Despite Obinna’s high-major college options, it’s easy to forget how far he came so fast. Randle El marvels at the rapid transformation, from a gawky freshman who shot the ball funky to an imposing interior threat with 30 Division I scholarship offers. He is a defensive menace with a work ethic that matches his natural gifts.

By the end of Obinna’s first year, “It was like, ‘Oh my goodness,’ ” Randle El said. “ ‘We’ve got to try to put some pieces around this kid because he’s got it.’ ”

In many ways, Obinna was growing faster than the nascent enterprise backing him.

The Virginia Academy boys’ basketball team played its first season in the Capital Beltway League and won the Virginia Independent State Athletic Association Division 3 championship last year with just seven players. Every home game was played off-campus because the gym is a makeshift tarped building that resembles a tennis bubble and features a court smaller than regulation size. There was a football team initially, but it was canceled because of a lack of resources and participation.

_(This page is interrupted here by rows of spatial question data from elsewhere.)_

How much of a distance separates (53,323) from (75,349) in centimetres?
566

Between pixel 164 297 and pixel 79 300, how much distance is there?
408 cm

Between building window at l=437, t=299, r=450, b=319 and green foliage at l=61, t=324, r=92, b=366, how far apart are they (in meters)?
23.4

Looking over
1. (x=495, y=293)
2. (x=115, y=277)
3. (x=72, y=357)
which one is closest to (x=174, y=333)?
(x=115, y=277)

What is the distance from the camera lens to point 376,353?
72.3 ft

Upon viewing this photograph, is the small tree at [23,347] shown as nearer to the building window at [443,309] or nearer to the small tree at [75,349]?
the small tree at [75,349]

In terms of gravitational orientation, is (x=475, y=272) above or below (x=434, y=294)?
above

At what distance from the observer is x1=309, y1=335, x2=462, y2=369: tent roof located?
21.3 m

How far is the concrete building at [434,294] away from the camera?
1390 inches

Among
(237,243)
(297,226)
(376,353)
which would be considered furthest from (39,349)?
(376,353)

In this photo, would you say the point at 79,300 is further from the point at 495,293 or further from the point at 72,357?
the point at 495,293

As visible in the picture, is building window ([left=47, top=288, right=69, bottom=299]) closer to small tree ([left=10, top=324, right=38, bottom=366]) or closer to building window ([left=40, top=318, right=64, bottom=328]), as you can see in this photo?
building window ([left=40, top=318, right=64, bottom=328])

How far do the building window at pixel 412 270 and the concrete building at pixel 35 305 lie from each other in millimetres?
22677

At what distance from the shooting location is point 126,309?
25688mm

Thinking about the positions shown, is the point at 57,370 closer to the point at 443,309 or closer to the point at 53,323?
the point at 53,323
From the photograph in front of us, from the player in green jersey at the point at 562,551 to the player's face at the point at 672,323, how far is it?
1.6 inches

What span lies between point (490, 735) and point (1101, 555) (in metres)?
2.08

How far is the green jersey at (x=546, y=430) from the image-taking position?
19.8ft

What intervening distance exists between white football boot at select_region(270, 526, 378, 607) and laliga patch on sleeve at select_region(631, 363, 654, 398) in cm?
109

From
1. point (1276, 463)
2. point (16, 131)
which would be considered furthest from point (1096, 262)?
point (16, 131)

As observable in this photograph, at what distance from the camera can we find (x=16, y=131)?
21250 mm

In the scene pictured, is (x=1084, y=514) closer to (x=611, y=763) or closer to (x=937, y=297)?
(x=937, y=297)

Randle El nonetheless forged ahead, even after another potential exchange student who arrived with Obinna had to be sent home for being older than his documents indicated, according to Ray Matthews. The high school had its first two graduates in 2016 and grew to more than 100 students this fall.

The EL Foundation also sponsored another promising Nigerian big man, rising sophomore Qudus Wahab, last year.

But Obinna will be Virginia Academy’s first college athlete, and the designation holds meaning for an entire school community.